** Records provided follows **

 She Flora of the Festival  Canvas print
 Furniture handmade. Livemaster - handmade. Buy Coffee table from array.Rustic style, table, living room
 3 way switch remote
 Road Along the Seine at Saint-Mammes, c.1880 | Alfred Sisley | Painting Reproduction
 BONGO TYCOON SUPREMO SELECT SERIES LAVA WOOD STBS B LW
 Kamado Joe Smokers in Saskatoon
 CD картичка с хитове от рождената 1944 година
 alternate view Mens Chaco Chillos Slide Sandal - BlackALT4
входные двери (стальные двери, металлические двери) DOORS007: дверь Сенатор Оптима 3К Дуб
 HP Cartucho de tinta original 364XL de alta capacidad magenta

** End of Records provided **
** Records provided follows **

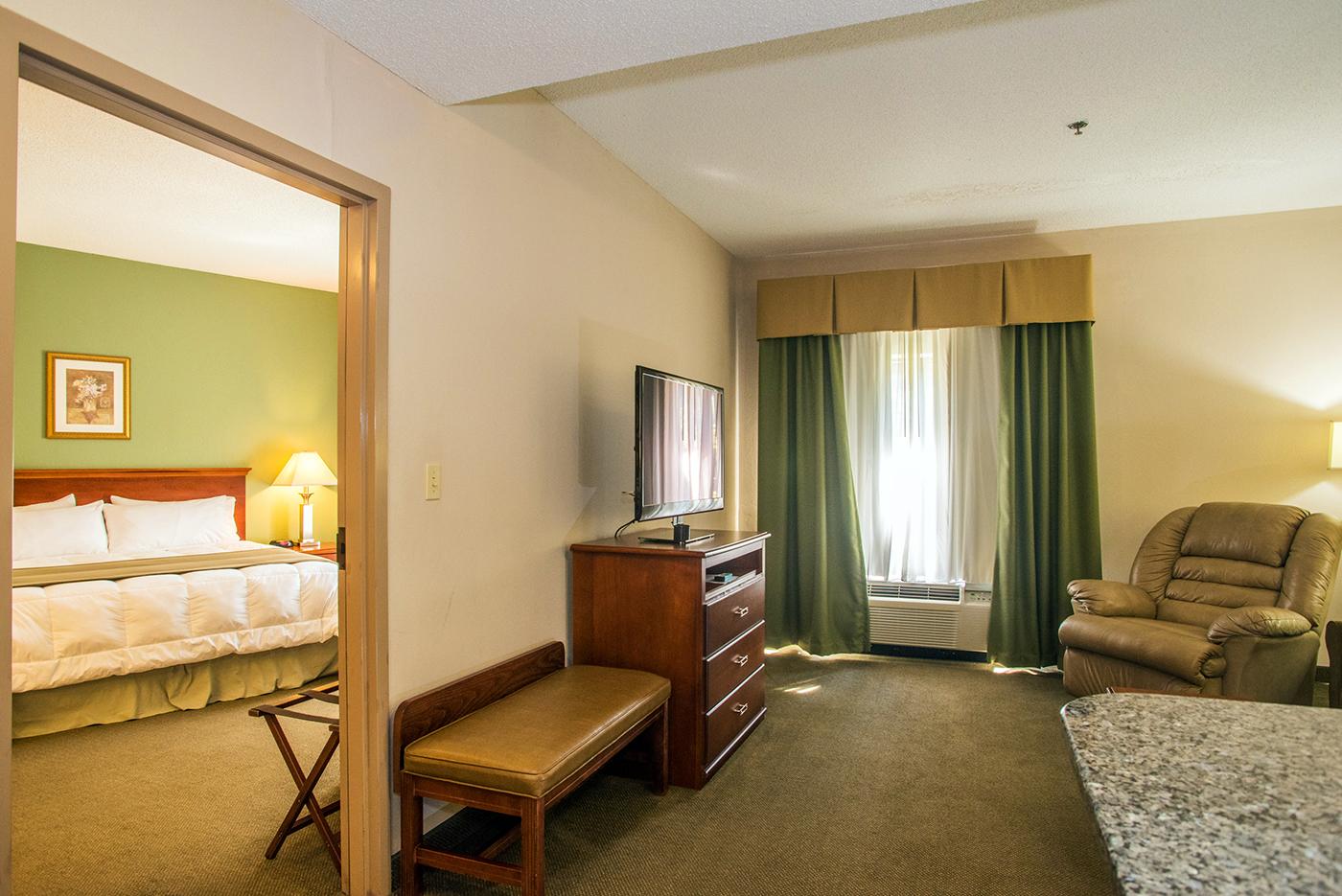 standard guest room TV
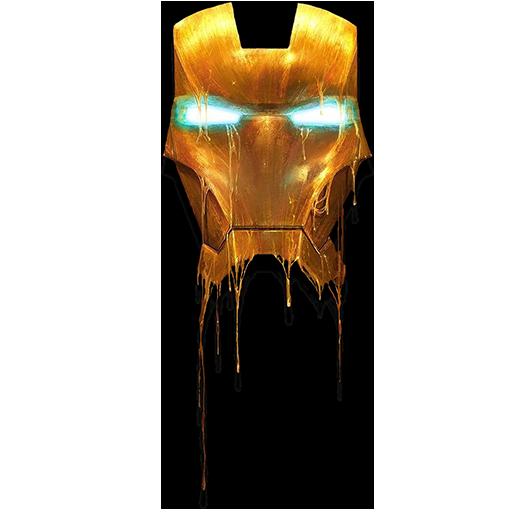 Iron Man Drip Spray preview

** End of Records provided **
** Records provided follows **

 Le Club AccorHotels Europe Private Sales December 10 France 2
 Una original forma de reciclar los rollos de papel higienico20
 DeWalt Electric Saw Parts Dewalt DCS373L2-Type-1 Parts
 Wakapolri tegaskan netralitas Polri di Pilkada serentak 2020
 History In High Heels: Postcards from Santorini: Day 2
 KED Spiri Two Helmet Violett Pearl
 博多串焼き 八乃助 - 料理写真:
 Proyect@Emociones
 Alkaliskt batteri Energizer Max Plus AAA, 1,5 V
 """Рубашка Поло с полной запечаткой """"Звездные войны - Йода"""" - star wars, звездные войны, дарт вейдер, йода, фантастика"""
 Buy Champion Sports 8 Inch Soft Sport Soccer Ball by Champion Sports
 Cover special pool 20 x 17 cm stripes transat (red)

** End of Records provided **

_What this task involves_
Nothing but the lines with "original" should be returned, copied from the entries above.

_Answer to the problem_
 HP Cartucho de tinta original 364XL de alta capacidad magenta
 Una original forma de reciclar los rollos de papel higienico20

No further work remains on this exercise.